The time will come, however, when companies realize they need to retool their personnel—in IT, data governance, risk management and throughout the workforce—if they are to remain competitive.

As the Organisation for Economic Co-operation and Development noted, “people, especially youth, need to prepare for the jobs of the future by being equipped with the right mix of skills required to successfully navigate ever-changing, technology-rich work environments, [an effort that] increasingly involves lifelong learning.”[7]
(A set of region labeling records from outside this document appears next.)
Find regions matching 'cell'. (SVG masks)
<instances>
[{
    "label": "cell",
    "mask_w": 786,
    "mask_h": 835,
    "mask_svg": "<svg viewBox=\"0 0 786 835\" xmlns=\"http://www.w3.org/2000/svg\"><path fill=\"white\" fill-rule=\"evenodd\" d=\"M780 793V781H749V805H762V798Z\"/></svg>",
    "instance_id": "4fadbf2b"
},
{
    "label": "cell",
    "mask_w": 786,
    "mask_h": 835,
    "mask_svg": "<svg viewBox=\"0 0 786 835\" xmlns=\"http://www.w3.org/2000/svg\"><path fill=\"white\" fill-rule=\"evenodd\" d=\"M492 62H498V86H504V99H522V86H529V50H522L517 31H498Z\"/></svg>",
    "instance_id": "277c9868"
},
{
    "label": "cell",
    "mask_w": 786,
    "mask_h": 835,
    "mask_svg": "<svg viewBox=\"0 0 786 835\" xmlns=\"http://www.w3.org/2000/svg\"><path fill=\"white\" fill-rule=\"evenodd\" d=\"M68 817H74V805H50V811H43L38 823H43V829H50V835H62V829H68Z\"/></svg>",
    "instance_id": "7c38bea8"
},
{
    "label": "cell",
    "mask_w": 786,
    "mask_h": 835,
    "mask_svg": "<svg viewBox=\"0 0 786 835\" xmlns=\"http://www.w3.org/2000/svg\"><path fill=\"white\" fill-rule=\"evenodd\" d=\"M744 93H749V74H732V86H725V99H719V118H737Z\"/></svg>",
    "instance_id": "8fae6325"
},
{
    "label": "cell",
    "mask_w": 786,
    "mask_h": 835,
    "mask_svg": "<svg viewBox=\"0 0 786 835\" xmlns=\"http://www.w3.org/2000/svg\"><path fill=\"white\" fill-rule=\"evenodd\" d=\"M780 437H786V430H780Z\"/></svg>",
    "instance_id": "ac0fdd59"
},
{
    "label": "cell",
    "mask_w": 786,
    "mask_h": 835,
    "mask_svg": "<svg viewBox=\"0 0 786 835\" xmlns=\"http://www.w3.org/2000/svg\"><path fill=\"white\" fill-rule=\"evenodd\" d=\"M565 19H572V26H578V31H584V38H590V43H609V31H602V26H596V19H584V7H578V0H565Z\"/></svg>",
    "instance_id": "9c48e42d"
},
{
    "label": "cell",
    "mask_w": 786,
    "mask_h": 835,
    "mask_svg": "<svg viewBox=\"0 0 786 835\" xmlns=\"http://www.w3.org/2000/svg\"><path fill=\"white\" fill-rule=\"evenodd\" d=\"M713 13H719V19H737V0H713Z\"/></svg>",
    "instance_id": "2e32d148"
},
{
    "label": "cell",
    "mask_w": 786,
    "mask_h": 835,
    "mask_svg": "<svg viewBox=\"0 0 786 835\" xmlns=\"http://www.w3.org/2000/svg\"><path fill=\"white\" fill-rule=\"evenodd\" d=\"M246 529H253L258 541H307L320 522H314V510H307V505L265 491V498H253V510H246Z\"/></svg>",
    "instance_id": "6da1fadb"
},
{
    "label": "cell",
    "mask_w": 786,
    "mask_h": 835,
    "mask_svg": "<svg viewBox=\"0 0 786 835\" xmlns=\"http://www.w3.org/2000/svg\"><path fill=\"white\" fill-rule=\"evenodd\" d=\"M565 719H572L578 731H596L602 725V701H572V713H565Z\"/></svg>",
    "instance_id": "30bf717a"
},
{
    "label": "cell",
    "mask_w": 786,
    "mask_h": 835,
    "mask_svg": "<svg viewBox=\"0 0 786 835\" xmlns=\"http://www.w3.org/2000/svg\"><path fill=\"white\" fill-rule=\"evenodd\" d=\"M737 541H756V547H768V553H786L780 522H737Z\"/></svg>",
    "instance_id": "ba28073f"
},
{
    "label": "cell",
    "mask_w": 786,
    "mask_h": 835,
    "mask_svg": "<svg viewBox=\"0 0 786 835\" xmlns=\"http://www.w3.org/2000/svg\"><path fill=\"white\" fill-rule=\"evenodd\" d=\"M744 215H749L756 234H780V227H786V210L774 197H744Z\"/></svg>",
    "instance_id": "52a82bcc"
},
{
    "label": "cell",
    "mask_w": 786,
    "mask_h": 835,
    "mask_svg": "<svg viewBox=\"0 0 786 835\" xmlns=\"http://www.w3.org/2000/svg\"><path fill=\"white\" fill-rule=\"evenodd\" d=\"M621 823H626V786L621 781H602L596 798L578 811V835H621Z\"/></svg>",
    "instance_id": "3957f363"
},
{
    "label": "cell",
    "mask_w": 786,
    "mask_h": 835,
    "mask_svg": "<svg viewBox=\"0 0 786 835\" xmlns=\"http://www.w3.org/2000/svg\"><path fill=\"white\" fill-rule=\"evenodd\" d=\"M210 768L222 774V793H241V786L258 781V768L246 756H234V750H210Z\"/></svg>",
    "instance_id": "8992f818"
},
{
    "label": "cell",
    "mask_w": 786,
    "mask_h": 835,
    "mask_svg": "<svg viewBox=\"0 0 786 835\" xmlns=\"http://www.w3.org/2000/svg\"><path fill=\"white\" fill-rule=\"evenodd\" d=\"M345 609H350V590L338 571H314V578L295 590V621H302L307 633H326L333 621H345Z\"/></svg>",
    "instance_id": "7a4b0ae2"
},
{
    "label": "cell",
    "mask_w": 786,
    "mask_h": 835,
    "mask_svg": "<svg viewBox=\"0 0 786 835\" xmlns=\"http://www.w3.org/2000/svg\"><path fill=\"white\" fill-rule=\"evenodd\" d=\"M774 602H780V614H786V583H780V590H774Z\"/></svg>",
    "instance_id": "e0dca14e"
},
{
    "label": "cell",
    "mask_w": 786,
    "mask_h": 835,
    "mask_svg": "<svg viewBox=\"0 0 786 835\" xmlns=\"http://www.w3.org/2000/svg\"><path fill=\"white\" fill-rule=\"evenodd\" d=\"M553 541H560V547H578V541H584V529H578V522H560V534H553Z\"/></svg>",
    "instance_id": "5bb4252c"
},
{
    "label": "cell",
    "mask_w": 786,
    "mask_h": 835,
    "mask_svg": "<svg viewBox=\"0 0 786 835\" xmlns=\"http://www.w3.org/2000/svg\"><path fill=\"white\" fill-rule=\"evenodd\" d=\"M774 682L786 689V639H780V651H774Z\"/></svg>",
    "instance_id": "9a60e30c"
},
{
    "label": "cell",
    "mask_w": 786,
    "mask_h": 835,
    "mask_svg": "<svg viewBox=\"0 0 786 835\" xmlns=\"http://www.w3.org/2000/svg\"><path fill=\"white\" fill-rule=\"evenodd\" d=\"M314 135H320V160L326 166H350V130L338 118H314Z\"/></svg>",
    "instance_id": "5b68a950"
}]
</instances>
1.  J.D. Ratliff, N. Arnosti, “A governor’s policy playbook to address disruptions from automation and artificial intelligence” (March 1, 2019) The Brookings Institution.
2.  “Jobs Lost, Jobs Gained: Workforce Transitions In a Time of Automation” (Dec. 2017) McKinsey Global Institute.
3.  M. Chui, N. Henke, M. Miremadi, “Most of AI’s Business Uses Will Be in Two Areas” (July 20, 2018) Harvard Business Review.
4.  P. Dorfman, “3 Advances Changing the Future of Artificial Intelligence in Manufacturing” (Jan. 3, 2018) Autodesk.com.
5.  “Jobs Lost, Jobs Gained,” McKinsey Global Institute.
6.  A. Roose, “A Machine May Not Take Your Job, but One Could Become Your Boss (June 23, 2019) The New York Times.
7. “Transformative Technologies and the Jobs of the Future,” (2018) Organisation for Economic Co-operation and Development.